My partner and I have been together for almost six months now and have lived together since September; she is 34 and I am 41. We are planning to get married next year and I love her to bits, she is gorgeous and I can't get enough of her, which is my problem!

When we first got together I was working away for most of the week and would only get to see her on weekends. She has three kids ranging from 7 to teen and we all get along great. When I did see her we had very explosive hot sex; she would orgasm at least half a dozen times and often even more and we would make love sometimes all day. Even though the sex was very sweaty and intense it was loving too; she not only had the feeling that I love her very much but she also said that it was very "animal".

With this in mind it is only a few months later and the sex is nowhere near as frequent, which I miss. It is however still as explosive when we do have it, just not so often! She has become very very loving and is always saying that she doesn't want me to go when I have to leave for work (I am working in a regular job now and see her every day, though I do work night shifts so am not in bed at night with her for three nights a week) and also is very tactile, wanting lots of hugs and kisses which I love. 

I love this side of things but feel like I would like more sex, the only thing is I don't want to pressure her and send things in the opposite way as I know from past experience when I was pressured into sex it turned me off completely. I have quite a high sex drive but I don't think it is OTT to want it every other day / everyday sometimes!

She knows exactly how much I want her, I let her know what she does to me all the time and she knows I'm not pressuring her, which I'm happy about. It's just that I'm frightened our sex life could become a little routine and that's the last thing I want, I have a failed marriage behind me and now that I have found her I want us to start as we mean to go on and keep things spicy. We seem to have sex now at set times, not spontaneously like we did before I moved in and I often feel like I don't know how to approach her on this subject because as I say, I don't want her to feel pressured. I do wonder though if because she knows how much I want her, she doesn't feel the need to have sex so often? 

Should I just back off and let things happen naturally, let her take the lead and see what happens?


----------



## chefmaster (Oct 30, 2010)

Em-b's Bloke said:


> I do wonder though if because she knows how much I want her, she doesn't feel the need to have sex so often? Should I just back off and let things happen naturally, let her take the lead and see what happens?

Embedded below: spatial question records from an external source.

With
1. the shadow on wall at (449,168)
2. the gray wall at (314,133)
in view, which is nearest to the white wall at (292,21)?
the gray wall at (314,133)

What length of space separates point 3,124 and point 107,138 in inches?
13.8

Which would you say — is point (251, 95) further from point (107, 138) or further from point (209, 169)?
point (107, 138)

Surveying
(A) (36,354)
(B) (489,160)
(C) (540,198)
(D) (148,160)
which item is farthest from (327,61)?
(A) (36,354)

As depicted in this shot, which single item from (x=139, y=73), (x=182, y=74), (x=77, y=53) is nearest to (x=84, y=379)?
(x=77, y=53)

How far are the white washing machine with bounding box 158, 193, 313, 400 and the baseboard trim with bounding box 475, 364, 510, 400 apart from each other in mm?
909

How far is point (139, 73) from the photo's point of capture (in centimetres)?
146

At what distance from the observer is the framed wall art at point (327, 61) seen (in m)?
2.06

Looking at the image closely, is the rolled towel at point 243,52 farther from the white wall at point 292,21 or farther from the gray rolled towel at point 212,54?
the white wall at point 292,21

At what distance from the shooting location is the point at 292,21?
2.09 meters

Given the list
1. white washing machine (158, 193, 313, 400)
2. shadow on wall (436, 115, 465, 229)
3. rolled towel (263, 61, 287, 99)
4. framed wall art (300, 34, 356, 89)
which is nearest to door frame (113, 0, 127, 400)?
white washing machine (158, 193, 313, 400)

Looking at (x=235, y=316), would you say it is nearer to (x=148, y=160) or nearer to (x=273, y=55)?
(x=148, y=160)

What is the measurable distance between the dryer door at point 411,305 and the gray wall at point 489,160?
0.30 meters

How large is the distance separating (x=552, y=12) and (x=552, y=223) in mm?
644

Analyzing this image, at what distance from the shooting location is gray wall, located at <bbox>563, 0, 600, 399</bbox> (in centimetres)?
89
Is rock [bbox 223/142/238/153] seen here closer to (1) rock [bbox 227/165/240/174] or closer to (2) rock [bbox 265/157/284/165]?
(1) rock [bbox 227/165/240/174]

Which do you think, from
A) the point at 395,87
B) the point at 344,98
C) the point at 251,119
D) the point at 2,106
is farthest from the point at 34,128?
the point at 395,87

I would not let her take the lead, no. Every woman is different when it comes to their sex drive and just because it is amazing sex does not mean she will want it nearly as often as you. It sounds as though you may be tiring her right the hell out! 

It may not be so much routine or at specific times as it is that she knows at the moment you have chosen to be spontaneous that she has to get some things accomplished and cannot afford the exhaustion that sometimes comes with 6 or 8 orgasms.

If the animal sex happend 2 or 3 times a week and the rest of those 7 days was a quickie with her having just 1, would that be okay with you?

Either way, you need to tell her your feelings on the matter, have an nice long discussion about it then drop it and let the spontaneity return keeping her thoughts in mind.


----------



## BigBadWolf (Nov 30, 2009)

If you are not even married yet, and sex is already diminishing, it WILL be a problem.

Take care of this now!



Em-b's Bloke said:


> Strange one this maybe, I don't know? :scratchhead:
> 
> My partner and I have been together for almost six months now and have lived together since September; she is 34 and I am 41. We are planning to get married next year and I love her to bits, she is gorgeous and I can't get enough of her, which is my problem!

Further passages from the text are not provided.